(Selected passage begins)
Solid Q2 activity. Demand is broad-based, with Gen 3+ night vision, thermal monoculars and weapon sights, and integrated fire-control solutions all moving steadily. The notable trend is the closing of the performance gap between premium Western optronics and mid-tier Asian and Israeli offerings, which is putting gentle downward pressure on prices in the mid-market while leaving high-end military-grade pricing stable.
An often-overlooked category that has had a strong quarter. Tourniquets, haemostatic agents, tactical combat casualty care kits, field medical supplies, and the consumable end of the medical logistics chain are all moving at elevated volumes, driven by both active conflict consumption and the sustained increase in field-medicine budgets across allied militaries.
(Selected passage ends)
(Dataset extract begins)
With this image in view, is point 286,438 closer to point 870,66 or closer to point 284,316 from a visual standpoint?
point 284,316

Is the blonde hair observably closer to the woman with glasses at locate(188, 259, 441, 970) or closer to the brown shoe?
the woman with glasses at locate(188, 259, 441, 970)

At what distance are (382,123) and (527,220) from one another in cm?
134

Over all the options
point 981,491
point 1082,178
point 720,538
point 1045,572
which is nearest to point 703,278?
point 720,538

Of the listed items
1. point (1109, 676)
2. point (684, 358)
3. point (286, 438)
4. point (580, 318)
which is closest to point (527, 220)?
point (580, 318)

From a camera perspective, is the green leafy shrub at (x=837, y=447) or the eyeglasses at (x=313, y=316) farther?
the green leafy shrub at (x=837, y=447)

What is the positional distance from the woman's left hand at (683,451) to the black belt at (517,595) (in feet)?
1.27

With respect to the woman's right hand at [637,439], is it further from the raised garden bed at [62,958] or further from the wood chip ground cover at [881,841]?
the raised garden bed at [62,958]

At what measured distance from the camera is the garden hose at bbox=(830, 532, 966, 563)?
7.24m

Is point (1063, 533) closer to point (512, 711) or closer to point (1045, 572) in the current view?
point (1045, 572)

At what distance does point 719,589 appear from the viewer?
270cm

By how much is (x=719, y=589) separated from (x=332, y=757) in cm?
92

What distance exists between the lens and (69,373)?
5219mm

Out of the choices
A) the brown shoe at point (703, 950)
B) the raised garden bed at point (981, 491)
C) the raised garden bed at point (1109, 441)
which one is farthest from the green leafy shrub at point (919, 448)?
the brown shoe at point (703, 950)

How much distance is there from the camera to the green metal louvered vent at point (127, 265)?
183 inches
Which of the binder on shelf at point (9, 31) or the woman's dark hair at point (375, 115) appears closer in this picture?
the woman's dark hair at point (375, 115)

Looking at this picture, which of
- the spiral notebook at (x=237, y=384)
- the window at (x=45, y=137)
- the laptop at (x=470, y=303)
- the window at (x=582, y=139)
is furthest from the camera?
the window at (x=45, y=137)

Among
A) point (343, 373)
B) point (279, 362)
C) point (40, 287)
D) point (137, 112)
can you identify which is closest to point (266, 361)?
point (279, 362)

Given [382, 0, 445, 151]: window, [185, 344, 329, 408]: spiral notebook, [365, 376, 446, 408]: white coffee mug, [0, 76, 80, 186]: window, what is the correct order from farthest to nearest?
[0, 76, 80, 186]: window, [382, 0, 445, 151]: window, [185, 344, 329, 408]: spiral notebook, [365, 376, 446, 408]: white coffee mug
(Dataset extract ends)
(Dataset extract begins)
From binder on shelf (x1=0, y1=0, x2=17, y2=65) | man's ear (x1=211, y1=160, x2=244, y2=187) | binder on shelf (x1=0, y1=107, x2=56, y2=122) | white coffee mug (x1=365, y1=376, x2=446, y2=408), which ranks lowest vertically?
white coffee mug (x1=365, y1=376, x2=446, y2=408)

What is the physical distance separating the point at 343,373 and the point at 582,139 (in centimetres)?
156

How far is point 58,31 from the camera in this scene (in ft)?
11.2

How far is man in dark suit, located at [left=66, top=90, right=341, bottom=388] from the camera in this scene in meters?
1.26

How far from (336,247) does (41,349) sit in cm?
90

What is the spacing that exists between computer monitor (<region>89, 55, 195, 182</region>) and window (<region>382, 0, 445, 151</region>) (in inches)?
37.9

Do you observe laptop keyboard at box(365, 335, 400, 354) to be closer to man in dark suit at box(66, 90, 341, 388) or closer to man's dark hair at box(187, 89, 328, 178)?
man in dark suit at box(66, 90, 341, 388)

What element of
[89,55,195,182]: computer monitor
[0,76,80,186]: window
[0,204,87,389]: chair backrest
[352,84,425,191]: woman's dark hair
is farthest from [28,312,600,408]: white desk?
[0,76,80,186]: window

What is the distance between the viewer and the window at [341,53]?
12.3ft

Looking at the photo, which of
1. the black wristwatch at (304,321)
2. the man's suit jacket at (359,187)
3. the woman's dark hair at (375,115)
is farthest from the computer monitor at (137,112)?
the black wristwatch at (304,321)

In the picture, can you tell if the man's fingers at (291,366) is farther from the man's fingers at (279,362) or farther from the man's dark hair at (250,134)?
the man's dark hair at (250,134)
(Dataset extract ends)
**Work instruction:**
List each medical item or category that the market notes say is moving at elevated volumes.

**Response area:**
Tourniquets
Haemostatic agents
Tactical combat casualty care kits
Field medical supplies
The consumable end of the medical logistics chain